Reproduce the closing part of the entries exactly: the line with "Which element among" and all lines after it, ending with the last line, and nothing else.

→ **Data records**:
· · · ·
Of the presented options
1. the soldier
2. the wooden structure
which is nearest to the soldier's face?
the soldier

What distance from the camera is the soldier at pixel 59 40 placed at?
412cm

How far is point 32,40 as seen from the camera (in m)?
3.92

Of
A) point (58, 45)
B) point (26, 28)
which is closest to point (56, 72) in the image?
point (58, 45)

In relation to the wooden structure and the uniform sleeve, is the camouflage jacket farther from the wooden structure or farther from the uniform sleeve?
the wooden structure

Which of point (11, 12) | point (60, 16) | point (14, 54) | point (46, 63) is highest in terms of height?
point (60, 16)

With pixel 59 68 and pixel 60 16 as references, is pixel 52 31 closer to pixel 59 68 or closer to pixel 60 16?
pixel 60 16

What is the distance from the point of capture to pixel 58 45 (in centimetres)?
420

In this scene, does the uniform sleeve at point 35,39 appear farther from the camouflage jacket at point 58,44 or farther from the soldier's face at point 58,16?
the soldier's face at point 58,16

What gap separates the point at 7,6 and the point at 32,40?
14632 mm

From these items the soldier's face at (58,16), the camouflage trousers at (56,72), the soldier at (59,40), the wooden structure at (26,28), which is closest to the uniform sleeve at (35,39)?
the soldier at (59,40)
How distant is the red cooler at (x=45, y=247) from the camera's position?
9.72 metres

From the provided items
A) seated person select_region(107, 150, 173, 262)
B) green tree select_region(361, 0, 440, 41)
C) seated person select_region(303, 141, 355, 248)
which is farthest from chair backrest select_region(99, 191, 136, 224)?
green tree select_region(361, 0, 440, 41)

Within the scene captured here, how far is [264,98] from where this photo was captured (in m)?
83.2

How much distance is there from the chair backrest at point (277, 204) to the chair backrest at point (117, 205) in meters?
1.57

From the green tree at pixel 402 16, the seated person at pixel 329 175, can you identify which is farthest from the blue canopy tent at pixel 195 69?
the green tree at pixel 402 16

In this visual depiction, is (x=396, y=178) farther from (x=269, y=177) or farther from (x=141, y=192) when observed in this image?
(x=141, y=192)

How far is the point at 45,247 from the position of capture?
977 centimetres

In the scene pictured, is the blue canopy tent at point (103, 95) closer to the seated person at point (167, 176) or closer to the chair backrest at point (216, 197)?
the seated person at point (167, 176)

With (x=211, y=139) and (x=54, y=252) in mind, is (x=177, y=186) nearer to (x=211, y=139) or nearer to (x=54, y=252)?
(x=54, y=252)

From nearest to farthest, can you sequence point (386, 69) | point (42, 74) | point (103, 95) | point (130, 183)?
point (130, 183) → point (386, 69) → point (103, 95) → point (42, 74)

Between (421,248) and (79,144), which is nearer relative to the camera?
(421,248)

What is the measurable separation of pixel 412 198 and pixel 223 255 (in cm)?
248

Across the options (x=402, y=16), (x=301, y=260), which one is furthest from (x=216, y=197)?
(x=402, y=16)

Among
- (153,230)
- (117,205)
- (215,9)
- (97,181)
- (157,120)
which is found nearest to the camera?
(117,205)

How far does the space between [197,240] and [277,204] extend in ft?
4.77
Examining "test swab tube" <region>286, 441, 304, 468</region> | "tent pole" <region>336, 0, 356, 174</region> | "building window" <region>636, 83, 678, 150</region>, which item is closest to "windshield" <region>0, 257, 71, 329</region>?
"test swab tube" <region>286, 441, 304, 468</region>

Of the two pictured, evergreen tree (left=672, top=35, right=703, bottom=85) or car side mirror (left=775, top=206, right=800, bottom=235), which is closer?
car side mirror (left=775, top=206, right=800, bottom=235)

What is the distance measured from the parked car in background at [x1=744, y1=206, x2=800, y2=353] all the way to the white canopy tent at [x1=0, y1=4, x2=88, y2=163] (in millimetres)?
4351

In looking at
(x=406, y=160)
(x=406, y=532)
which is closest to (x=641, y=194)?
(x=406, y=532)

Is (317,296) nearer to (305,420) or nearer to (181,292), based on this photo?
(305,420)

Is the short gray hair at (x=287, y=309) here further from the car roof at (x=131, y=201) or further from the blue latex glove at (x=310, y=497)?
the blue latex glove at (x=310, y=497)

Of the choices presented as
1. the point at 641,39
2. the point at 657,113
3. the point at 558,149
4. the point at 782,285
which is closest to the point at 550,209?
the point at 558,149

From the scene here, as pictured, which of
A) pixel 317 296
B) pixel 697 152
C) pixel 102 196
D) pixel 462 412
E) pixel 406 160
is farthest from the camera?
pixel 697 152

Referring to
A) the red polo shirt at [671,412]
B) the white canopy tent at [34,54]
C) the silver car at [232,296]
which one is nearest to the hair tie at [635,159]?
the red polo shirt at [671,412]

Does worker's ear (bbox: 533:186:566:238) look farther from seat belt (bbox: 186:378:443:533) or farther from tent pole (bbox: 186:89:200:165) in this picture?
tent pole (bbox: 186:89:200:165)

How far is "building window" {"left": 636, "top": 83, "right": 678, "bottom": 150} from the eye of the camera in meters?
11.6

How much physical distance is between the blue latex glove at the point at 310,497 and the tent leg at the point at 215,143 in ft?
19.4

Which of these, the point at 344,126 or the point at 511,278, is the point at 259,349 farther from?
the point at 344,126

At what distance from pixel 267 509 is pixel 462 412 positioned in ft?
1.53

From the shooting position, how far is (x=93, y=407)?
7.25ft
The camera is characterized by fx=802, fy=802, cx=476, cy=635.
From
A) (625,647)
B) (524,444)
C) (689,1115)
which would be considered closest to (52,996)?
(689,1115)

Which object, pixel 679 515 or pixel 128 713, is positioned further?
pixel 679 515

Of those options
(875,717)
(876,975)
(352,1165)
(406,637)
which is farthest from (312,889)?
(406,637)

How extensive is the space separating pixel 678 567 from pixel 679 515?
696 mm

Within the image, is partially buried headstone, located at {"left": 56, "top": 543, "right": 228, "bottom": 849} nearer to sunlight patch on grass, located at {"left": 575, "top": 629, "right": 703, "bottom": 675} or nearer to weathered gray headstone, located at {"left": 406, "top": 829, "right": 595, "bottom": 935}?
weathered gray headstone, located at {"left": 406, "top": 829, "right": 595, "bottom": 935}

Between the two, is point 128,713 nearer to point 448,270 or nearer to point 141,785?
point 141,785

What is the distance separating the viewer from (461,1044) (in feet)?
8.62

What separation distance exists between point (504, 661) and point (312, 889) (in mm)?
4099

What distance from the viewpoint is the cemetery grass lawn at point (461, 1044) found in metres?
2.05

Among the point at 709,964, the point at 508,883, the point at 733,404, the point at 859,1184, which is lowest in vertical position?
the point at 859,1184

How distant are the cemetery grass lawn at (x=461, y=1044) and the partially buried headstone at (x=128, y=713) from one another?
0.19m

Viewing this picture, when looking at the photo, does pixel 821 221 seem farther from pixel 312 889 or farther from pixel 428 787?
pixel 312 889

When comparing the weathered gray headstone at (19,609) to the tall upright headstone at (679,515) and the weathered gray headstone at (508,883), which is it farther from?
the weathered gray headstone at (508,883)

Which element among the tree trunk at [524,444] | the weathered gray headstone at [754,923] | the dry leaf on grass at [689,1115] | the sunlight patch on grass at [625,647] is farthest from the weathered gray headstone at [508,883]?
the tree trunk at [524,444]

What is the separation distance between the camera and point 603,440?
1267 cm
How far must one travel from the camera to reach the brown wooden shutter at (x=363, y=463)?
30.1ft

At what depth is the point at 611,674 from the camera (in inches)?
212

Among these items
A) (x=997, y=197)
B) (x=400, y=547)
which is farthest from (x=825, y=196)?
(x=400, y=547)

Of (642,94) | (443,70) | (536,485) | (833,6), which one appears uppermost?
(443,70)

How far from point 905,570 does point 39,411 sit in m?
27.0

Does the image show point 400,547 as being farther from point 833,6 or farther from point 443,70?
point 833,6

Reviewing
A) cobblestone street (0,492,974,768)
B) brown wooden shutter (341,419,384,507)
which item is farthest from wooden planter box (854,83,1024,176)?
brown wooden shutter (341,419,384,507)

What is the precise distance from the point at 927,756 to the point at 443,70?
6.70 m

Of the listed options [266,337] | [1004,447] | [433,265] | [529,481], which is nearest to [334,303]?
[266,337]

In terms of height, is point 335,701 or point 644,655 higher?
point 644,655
· · · ·
→ **Solution**:
Which element among the tree trunk at [524,444] | the weathered gray headstone at [754,923] | the dry leaf on grass at [689,1115] | the sunlight patch on grass at [625,647] is farthest from the weathered gray headstone at [508,883]?
the tree trunk at [524,444]

What is the separation distance between the camera and point 603,440?
1267 cm
How far must one travel from the camera to reach the brown wooden shutter at (x=363, y=463)?
30.1ft

At what depth is the point at 611,674 from the camera (in inches)?
212

Among these items
A) (x=997, y=197)
B) (x=400, y=547)
which is farthest from (x=825, y=196)?
(x=400, y=547)

Of (642,94) | (443,70) | (536,485) | (833,6), which one appears uppermost?
(443,70)

How far from point 905,570 does point 39,411 sit in m?
27.0

Does the image show point 400,547 as being farther from point 833,6 or farther from point 443,70?
point 833,6

Reviewing
A) cobblestone street (0,492,974,768)
B) brown wooden shutter (341,419,384,507)
which item is farthest from wooden planter box (854,83,1024,176)?
brown wooden shutter (341,419,384,507)

What is the precise distance from the point at 927,756 to the point at 443,70?
6.70 m

Of the listed options [266,337] | [1004,447] | [433,265] | [529,481], which is nearest to [334,303]?
[266,337]

In terms of height, is point 335,701 or point 644,655 higher?
point 644,655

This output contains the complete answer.